*INSTRUCTIONS FOR THE TASK*.
Search the records that follow and extract every line containing the string "avec".
[Opening EXERCISE DATA section]
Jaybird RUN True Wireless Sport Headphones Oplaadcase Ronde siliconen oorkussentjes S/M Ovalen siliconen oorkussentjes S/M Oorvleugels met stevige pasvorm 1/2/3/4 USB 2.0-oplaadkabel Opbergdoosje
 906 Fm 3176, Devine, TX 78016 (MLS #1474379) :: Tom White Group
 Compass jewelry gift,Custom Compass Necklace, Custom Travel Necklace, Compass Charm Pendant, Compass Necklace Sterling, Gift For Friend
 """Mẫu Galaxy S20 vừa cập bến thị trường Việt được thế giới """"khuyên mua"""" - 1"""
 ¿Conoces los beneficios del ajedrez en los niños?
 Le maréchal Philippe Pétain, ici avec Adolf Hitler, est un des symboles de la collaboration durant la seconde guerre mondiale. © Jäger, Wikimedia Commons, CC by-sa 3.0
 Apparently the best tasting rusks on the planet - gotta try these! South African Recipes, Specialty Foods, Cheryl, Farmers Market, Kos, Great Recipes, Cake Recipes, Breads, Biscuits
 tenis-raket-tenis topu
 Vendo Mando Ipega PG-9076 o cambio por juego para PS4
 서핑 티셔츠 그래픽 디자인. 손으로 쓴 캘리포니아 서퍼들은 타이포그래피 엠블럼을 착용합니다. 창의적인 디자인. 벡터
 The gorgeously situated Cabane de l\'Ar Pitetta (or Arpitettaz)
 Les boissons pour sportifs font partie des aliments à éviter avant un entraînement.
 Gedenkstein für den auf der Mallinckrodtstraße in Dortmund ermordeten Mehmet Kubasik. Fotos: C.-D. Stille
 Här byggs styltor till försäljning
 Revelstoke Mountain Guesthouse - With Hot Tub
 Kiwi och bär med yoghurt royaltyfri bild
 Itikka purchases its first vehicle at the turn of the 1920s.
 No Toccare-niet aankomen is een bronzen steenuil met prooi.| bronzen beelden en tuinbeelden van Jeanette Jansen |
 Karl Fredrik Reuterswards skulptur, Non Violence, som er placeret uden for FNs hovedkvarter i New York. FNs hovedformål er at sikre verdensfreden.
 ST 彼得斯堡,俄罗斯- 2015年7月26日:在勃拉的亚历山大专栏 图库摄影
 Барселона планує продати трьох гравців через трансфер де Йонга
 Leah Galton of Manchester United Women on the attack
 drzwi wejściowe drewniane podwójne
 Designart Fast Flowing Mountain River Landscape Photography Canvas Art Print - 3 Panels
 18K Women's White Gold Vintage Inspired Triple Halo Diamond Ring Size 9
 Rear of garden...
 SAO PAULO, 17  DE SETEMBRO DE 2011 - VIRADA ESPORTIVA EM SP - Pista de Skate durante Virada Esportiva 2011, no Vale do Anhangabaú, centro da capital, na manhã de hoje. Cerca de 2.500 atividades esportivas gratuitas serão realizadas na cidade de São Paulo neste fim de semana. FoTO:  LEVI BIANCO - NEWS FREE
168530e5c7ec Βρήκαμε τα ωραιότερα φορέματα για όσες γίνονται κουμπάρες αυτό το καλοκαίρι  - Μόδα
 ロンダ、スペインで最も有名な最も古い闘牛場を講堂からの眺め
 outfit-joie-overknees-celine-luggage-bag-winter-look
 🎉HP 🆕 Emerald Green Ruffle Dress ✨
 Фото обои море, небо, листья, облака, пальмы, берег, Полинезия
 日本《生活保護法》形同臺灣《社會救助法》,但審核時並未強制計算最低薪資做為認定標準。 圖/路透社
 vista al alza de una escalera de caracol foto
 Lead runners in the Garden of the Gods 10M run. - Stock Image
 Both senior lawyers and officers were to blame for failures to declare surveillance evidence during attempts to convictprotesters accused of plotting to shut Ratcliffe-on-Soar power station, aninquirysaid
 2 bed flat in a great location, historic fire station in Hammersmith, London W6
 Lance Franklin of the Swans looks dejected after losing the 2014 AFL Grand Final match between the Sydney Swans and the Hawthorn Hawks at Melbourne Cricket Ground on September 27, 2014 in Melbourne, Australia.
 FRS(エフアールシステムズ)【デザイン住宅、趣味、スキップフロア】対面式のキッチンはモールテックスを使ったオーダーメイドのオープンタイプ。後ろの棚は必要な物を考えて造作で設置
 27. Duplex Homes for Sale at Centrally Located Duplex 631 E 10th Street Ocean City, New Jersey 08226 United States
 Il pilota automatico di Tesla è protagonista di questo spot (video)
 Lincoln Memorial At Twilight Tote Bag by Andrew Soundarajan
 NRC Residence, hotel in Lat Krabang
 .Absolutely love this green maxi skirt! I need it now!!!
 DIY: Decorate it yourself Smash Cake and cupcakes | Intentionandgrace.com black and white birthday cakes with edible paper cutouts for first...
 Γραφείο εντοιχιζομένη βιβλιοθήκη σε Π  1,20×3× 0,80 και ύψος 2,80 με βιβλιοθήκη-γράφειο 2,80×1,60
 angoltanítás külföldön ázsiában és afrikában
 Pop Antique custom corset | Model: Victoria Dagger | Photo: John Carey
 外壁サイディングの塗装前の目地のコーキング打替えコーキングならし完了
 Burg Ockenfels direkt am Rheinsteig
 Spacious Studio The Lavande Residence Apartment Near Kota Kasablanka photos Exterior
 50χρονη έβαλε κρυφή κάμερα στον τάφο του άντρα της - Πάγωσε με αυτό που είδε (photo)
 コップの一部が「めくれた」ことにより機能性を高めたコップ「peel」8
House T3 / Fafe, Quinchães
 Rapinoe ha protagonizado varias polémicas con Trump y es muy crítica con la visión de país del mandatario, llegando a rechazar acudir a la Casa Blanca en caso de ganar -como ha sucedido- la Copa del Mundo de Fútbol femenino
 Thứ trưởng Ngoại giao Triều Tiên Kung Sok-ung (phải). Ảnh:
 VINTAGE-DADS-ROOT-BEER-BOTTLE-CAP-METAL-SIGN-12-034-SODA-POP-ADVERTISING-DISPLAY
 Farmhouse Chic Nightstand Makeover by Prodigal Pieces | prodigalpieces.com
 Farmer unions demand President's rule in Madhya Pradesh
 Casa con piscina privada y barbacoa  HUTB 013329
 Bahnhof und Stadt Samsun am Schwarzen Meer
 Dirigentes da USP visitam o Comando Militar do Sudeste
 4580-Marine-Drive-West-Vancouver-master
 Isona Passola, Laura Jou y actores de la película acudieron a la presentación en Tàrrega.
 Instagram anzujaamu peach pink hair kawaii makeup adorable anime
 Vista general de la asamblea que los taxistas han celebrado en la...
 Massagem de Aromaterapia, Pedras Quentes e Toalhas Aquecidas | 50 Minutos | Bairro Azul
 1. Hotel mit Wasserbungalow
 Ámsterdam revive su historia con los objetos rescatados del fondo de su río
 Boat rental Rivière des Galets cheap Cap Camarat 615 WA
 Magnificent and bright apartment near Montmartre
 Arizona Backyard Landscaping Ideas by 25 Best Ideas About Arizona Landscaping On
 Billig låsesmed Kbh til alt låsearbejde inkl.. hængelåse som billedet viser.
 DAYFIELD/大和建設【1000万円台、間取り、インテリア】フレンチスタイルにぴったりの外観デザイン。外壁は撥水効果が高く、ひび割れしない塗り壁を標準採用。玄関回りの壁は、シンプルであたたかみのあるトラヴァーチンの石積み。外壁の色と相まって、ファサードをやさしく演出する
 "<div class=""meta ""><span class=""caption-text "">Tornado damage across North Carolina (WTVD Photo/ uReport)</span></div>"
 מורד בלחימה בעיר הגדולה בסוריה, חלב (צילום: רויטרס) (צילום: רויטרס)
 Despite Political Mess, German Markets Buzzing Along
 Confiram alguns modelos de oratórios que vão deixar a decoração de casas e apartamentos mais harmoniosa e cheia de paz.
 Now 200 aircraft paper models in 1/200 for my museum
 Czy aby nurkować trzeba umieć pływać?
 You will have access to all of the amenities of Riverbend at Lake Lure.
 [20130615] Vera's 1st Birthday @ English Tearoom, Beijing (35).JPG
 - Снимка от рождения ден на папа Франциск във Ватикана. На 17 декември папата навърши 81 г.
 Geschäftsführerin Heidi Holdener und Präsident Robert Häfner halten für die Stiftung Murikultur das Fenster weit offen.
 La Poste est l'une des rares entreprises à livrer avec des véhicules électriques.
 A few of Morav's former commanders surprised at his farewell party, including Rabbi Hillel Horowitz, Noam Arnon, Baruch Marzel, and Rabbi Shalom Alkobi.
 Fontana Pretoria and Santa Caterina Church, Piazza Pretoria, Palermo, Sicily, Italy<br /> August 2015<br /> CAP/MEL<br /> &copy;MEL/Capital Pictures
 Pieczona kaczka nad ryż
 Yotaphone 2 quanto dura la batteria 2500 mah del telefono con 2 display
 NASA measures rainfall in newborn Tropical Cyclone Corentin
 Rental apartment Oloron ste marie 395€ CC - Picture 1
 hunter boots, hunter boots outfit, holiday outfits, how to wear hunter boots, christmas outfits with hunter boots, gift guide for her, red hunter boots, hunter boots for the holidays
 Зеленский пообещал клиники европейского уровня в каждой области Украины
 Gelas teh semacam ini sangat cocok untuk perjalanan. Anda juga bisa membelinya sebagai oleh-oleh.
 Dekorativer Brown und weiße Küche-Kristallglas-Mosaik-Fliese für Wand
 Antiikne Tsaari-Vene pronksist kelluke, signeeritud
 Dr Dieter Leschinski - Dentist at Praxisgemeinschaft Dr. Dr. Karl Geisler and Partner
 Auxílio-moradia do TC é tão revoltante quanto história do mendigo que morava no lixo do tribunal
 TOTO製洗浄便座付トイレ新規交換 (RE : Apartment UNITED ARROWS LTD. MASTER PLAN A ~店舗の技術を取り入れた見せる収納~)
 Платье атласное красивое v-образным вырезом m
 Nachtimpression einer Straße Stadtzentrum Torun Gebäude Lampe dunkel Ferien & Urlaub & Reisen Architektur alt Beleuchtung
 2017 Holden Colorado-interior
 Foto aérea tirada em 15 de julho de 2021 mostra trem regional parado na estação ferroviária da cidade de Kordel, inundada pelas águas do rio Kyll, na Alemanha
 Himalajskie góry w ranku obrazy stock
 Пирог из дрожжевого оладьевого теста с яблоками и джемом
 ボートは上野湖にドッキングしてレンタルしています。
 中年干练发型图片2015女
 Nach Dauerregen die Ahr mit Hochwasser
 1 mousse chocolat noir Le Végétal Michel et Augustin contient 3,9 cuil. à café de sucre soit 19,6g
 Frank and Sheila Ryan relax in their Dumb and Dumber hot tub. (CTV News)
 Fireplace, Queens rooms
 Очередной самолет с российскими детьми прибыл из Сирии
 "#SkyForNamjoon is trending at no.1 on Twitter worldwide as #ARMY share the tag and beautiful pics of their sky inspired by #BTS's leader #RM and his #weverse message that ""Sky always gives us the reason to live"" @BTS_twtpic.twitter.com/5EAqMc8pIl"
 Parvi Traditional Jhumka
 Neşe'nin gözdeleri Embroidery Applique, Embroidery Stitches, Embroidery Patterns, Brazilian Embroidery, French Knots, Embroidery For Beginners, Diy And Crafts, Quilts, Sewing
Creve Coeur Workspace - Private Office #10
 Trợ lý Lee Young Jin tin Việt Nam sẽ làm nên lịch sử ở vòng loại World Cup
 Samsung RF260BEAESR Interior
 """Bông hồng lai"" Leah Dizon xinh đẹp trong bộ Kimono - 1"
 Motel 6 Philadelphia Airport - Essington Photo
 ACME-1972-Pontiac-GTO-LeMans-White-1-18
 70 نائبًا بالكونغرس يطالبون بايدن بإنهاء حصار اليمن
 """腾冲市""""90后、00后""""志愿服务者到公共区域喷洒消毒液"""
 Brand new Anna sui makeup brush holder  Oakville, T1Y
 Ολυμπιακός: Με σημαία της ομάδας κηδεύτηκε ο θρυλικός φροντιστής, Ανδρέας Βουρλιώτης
[Closing EXERCISE DATA section]
*EXERCISE RESULT*.
 Le maréchal Philippe Pétain, ici avec Adolf Hitler, est un des symboles de la collaboration durant la seconde guerre mondiale. © Jäger, Wikimedia Commons, CC by-sa 3.0
 La Poste est l'une des rares entreprises à livrer avec des véhicules électriques.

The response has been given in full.